The Handflammpatrone DM34 Cartridge Launcher model HAFLA-35L ("hand-held flame-cartridge") was a single-shot, disposable incendiary weapon issued to the German Armed Forces from 1976 to 2001. Manufactured by Buck KG. An earlier version HAFLA-35 had been in service from 1965. The weapon consisted of three compressed sections of incendiary red phosphorus contained in a projectile with a time fuse and bursting/scattering charge. The cartridge was held in an aluminium launch tube, externally reinforced with pasteboard. A pivoting handgrip with safety button, a primer and initial propelling charge are at one end of this tube, the other end with the cartridge being sealed with a plastic cover, making a watertight unit. The firing mechanism is locked until the safety button gets pressed and the handle unfolded, an act that exposes the trigger and releases a safety mechanism. When the trigger is pulled, the primer ignites the initial propelling charge, setting the red phosphorus round in motion. Immediately a second propelling charge at the back of the cartridge accelerates the round out of the tube and also initiates a delay fuse. The round would either shatter on hard contact by kinetic energy alone after travelling at least 8 metres, spreading the incendiary content over a 5 to 8 metre area (in this case the scattering charge does not explode), or if fired into the air over enemy dispositions, the cartridge would be burst by a scattering charge after 1.3 seconds of flight (this represents forward travel of 70–80 m), the scattering charge being ignited by the delay fuse. The heat of the bursting charge and friction through the air changes the red phosphorus to white phosphorus which then self-ignites as it spreads. When burst in flight, the incendiary material spreads across an area approximately 10 m wide and 15 m long and burns at 1,300 °C. The incendiary charge will burn for two minutes.

Also produced by PRB in Belgium as the CALID NR 179 red phosphorus.
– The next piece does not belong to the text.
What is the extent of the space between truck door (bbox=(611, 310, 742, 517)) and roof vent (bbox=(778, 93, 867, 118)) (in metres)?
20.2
There was a practice version of the HAFLA . It had the same dimensions and weight as the HAFLA-35L but had an inert filling of lime and a smoke marker to indicate the point of impact.

- Weight: 625 g
- Calibre: 35 mm
- Range: 8–90 meters
- Length: 445 mm
- Incendiary composition red phosphorus
- Weight of composition:300 g
- packing: 3 HAFLAs per pouch: 51 HAFLAs per crate.